O Ministério de Minas e Energia publicou nesta quarta (7/6), no Diário Oficial da União, uma portaria que permite a inclusão de projetos de liquefação de gás natural e de regaseificação de gás natural liquefeito (GNL) no Regime Especial de Incentivos para o Desenvolvimento da Infraestrutura (Reidi).
A Portaria 65/2023 altera uma outra — a Portaria 19/GM/MME/2021. Até então, apenas dutos (de petróleo, gás natural e biocombustíveis) e infraestruturas de produção e processamento de gás podiam ser enquadrados no regime especial. Em nota, o ministro Alexandre Silveira justificou que a mudança está em linha com o Programa Gás Para Empregar e “deve aumentar a oferta de gás natural no país, por meio do GNL”. E que a medida visa a atrair investimentos privados.
O MME cita, na nota, que o desenvolvimento do mercado de gás no Brasil tem gerado oportunidades para novos negócios, como o transporte de GNL para suprimento a novas regiões ainda não atendidas por gasodutos — uma referência aos projetos de GNL em pequena escala. O ministério destaca que a tecnologia viabiliza, também, o melhor aproveitamento do gás produzido em terra, em regiões distantes dos centros consumidores. De acordo com a legislação, com a adesão ao Reidi, as empresas podem adquirir, locar e importar os bens e serviços vinculados ao projeto de infraestrutura aprovado com suspensão de PIS/Pasep e da Cofins ou do PIS/Pasep-Importação e da Cofins-Importação.

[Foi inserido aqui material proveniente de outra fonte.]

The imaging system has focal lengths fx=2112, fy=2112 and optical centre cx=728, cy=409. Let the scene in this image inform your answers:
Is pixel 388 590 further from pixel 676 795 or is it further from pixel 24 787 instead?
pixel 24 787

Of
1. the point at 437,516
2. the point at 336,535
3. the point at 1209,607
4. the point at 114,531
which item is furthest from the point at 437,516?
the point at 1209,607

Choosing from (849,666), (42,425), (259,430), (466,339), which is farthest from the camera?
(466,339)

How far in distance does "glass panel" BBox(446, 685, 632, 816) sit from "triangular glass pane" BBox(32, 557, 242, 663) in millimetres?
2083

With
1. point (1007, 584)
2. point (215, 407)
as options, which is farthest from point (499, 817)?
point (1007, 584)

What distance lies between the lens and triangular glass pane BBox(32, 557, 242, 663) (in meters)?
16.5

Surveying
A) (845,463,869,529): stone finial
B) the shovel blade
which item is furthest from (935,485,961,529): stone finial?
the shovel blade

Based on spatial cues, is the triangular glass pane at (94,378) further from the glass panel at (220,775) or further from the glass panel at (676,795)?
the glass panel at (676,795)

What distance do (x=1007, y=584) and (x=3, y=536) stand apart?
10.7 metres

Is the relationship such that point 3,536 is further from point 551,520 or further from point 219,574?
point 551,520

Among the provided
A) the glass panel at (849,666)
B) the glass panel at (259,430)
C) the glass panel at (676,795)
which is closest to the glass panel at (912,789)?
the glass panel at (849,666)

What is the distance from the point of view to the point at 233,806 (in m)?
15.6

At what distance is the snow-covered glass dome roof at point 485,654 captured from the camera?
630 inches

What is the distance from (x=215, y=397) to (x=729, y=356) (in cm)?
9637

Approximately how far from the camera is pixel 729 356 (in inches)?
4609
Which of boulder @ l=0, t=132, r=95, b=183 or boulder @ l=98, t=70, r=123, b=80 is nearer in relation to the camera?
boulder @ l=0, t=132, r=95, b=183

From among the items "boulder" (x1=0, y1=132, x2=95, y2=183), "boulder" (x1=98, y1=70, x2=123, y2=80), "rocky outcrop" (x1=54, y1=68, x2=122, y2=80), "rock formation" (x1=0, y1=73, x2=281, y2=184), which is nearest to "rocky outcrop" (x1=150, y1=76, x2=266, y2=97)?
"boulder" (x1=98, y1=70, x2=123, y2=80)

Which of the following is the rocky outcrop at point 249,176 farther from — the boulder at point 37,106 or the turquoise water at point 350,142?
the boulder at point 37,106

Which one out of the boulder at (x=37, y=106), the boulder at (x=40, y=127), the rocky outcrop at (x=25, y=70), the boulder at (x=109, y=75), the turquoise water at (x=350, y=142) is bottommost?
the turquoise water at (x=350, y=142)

Dentre os projetos que podem requerer o enquadramento no regime especial estão: dutos de transporte de combustíveis; dutos de transferência de combustíveis; gasodutos sob regulação da ANP; gasodutos de distribuição (serviços locais de gás canalizado); produção de gás natural não-associado; e processamento de gás em qualquer estado físico — incluindo, a partir de agora, também, a liquefação e regaseificação O procedimento para requerer o enquadramento de projetos no Reidi permanece o mesmo: é iniciado com a submissão de requerimento à ANP. Após análise, a agência encaminha o resultado para o MME, para aprovação do enquadramento do projeto ao Reidi.